What are we not seeing today? What fundamental needs, for people and companies, will emerge over the next 20-30 years? And how can we, you, develop ideas and solutions to meet them? Open your eyes. Look round. Observe the planet, your fellow humans and yourself, from both without and within. Absorb and analyse your impressions. What trends, needs and solutions do you see that perhaps no one else does? Set your impressions against your values – what you see, what you want. Does it involve the big issues: the environment, energy, poverty and the food supply? Or the more mundane, things like fashion, travel and housing? Or perhaps a combination – how mundane issues can be brought in line with the big ones?
However, there is already agreement on some things. From an economic perspective, things will be tougher in the future than in the past. Competition will increase, both between companies and between individuals. And everything will happen so much faster and go so much further than before. As a student, this means you must not only accumulate more knowledge than did previous generations. You must also become better at transforming this knowledge into real abilities. To cope with the higher pace, you must have a real feel for what you do. Your work must energise you. And we all become energised when we are doing what we really like doing.

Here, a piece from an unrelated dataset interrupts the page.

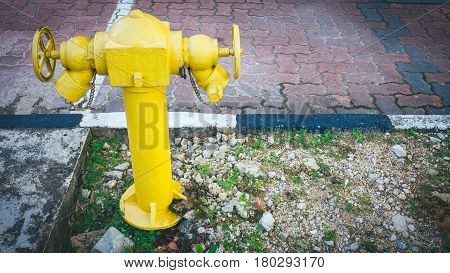 Yellow fire hydrant on street. Typical yellow fire hydrant asian on street. Yellow fire Hydrant vintage style.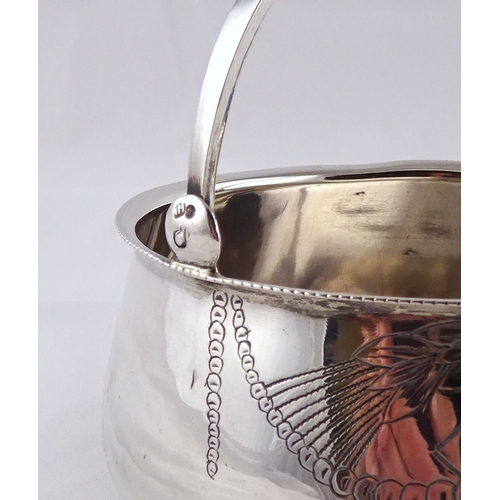 11 - A Russian white metal swing handle bowl on three ball feet, 98mm diameter; a Russian white metal fid...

Which brings us back to where we started. What you have done in the past is less relevant. It is far more important – to you and your prospective employer – that you know what you really want to do in the future. It will be crucial for you to be able to develop competences and energy to assert yourself in the labour market. But above all, it is about creating the conditions for an enjoyable life.
As the Swedish author Vilhelm Moberg once wrote, "Now is your moment on earth. Make the most of it".